#### Exercise requirements:
Each record should be written out exactly as it stands.

#### Supplied records:

+-------+

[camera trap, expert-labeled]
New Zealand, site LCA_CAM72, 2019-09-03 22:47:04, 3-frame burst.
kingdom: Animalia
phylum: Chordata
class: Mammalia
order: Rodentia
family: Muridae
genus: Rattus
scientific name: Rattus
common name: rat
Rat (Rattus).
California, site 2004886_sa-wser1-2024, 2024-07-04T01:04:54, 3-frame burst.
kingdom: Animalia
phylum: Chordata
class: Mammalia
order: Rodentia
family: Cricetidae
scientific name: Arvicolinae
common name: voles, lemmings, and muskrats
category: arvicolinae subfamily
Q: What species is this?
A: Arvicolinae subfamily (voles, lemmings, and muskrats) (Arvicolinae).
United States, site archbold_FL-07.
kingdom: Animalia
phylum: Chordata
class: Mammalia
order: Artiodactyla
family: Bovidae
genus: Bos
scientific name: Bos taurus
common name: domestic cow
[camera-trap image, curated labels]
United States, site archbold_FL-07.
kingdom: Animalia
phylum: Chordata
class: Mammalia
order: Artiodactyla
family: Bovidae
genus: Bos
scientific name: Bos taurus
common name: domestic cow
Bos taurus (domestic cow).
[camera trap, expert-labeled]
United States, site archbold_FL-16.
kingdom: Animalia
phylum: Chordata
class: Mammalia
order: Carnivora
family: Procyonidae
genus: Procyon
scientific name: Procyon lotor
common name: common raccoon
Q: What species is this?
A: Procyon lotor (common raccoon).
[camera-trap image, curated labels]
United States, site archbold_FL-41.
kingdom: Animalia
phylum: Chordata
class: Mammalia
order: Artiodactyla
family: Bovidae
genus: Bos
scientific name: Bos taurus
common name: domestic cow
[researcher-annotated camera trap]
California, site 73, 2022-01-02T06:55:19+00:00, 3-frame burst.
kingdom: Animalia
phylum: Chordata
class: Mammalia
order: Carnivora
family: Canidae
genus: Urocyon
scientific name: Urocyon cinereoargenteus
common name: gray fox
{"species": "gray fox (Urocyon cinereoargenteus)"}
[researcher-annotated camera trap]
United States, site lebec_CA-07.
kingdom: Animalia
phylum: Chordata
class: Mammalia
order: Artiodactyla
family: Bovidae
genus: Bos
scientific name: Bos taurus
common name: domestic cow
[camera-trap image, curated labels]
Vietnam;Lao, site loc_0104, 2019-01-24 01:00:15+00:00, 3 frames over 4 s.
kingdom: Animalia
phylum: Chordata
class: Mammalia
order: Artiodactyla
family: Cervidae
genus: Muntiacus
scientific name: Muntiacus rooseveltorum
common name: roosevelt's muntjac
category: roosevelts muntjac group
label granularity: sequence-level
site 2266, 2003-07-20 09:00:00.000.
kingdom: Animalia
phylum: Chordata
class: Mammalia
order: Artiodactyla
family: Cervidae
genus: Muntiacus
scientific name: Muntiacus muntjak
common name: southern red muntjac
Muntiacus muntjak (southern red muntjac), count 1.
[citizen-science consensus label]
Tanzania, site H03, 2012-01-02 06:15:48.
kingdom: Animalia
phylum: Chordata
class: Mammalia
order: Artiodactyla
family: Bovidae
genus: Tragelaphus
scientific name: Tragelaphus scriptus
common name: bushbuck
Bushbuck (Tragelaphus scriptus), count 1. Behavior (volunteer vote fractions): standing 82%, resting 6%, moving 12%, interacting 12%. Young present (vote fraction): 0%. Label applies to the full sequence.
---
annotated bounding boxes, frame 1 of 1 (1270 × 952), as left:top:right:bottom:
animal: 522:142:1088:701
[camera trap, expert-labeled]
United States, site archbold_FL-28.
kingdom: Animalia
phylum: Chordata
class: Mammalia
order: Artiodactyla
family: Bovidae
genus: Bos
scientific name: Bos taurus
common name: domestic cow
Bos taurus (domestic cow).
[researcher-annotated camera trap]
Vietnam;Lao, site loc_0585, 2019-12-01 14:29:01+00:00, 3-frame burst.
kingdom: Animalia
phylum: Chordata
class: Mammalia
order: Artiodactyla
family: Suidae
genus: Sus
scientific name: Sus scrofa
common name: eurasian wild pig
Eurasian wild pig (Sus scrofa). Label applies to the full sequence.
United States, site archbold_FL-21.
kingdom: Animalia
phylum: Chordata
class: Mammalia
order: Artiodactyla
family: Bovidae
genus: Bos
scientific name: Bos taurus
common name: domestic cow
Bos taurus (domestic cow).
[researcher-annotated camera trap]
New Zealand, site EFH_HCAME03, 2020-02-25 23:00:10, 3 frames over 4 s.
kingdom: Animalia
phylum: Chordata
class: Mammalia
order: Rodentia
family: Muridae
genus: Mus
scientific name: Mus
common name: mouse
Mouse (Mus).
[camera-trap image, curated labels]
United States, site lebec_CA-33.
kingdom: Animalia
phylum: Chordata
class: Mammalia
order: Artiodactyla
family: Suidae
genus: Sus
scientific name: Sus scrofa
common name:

+-------+

#### Written solution:
[camera trap, expert-labeled]
New Zealand, site LCA_CAM72, 2019-09-03 22:47:04, 3-frame burst.
kingdom: Animalia
phylum: Chordata
class: Mammalia
order: Rodentia
family: Muridae
genus: Rattus
scientific name: Rattus
common name: rat
Rat (Rattus).
California, site 2004886_sa-wser1-2024, 2024-07-04T01:04:54, 3-frame burst.
kingdom: Animalia
phylum: Chordata
class: Mammalia
order: Rodentia
family: Cricetidae
scientific name: Arvicolinae
common name: voles, lemmings, and muskrats
category: arvicolinae subfamily
Q: What species is this?
A: Arvicolinae subfamily (voles, lemmings, and muskrats) (Arvicolinae).
United States, site archbold_FL-07.
kingdom: Animalia
phylum: Chordata
class: Mammalia
order: Artiodactyla
family: Bovidae
genus: Bos
scientific name: Bos taurus
common name: domestic cow
[camera-trap image, curated labels]
United States, site archbold_FL-07.
kingdom: Animalia
phylum: Chordata
class: Mammalia
order: Artiodactyla
family: Bovidae
genus: Bos
scientific name: Bos taurus
common name: domestic cow
Bos taurus (domestic cow).
[camera trap, expert-labeled]
United States, site archbold_FL-16.
kingdom: Animalia
phylum: Chordata
class: Mammalia
order: Carnivora
family: Procyonidae
genus: Procyon
scientific name: Procyon lotor
common name: common raccoon
Q: What species is this?
A: Procyon lotor (common raccoon).
[camera-trap image, curated labels]
United States, site archbold_FL-41.
kingdom: Animalia
phylum: Chordata
class: Mammalia
order: Artiodactyla
family: Bovidae
genus: Bos
scientific name: Bos taurus
common name: domestic cow
[researcher-annotated camera trap]
California, site 73, 2022-01-02T06:55:19+00:00, 3-frame burst.
kingdom: Animalia
phylum: Chordata
class: Mammalia
order: Carnivora
family: Canidae
genus: Urocyon
scientific name: Urocyon cinereoargenteus
common name: gray fox
{"species": "gray fox (Urocyon cinereoargenteus)"}
[researcher-annotated camera trap]
United States, site lebec_CA-07.
kingdom: Animalia
phylum: Chordata
class: Mammalia
order: Artiodactyla
family: Bovidae
genus: Bos
scientific name: Bos taurus
common name: domestic cow
[camera-trap image, curated labels]
Vietnam;Lao, site loc_0104, 2019-01-24 01:00:15+00:00, 3 frames over 4 s.
kingdom: Animalia
phylum: Chordata
class: Mammalia
order: Artiodactyla
family: Cervidae
genus: Muntiacus
scientific name: Muntiacus rooseveltorum
common name: roosevelt's muntjac
category: roosevelts muntjac group
label granularity: sequence-level
site 2266, 2003-07-20 09:00:00.000.
kingdom: Animalia
phylum: Chordata
class: Mammalia
order: Artiodactyla
family: Cervidae
genus: Muntiacus
scientific name: Muntiacus muntjak
common name: southern red muntjac
Muntiacus muntjak (southern red muntjac), count 1.
[citizen-science consensus label]
Tanzania, site H03, 2012-01-02 06:15:48.
kingdom: Animalia
phylum: Chordata
class: Mammalia
order: Artiodactyla
family: Bovidae
genus: Tragelaphus
scientific name: Tragelaphus scriptus
common name: bushbuck
Bushbuck (Tragelaphus scriptus), count 1. Behavior (volunteer vote fractions): standing 82%, resting 6%, moving 12%, interacting 12%. Young present (vote fraction): 0%. Label applies to the full sequence.
---
annotated bounding boxes, frame 1 of 1 (1270 × 952), as left:top:right:bottom:
animal: 522:142:1088:701
[camera trap, expert-labeled]
United States, site archbold_FL-28.
kingdom: Animalia
phylum: Chordata
class: Mammalia
order: Artiodactyla
family: Bovidae
genus: Bos
scientific name: Bos taurus
common name: domestic cow
Bos taurus (domestic cow).
[researcher-annotated camera trap]
Vietnam;Lao, site loc_0585, 2019-12-01 14:29:01+00:00, 3-frame burst.
kingdom: Animalia
phylum: Chordata
class: Mammalia
order: Artiodactyla
family: Suidae
genus: Sus
scientific name: Sus scrofa
common name: eurasian wild pig
Eurasian wild pig (Sus scrofa). Label applies to the full sequence.
United States, site archbold_FL-21.
kingdom: Animalia
phylum: Chordata
class: Mammalia
order: Artiodactyla
family: Bovidae
genus: Bos
scientific name: Bos taurus
common name: domestic cow
Bos taurus (domestic cow).
[researcher-annotated camera trap]
New Zealand, site EFH_HCAME03, 2020-02-25 23:00:10, 3 frames over 4 s.
kingdom: Animalia
phylum: Chordata
class: Mammalia
order: Rodentia
family: Muridae
genus: Mus
scientific name: Mus
common name: mouse
Mouse (Mus).
[camera-trap image, curated labels]
United States, site lebec_CA-33.
kingdom: Animalia
phylum: Chordata
class: Mammalia
order: Artiodactyla
family: Suidae
genus: Sus
scientific name: Sus scrofa
common name:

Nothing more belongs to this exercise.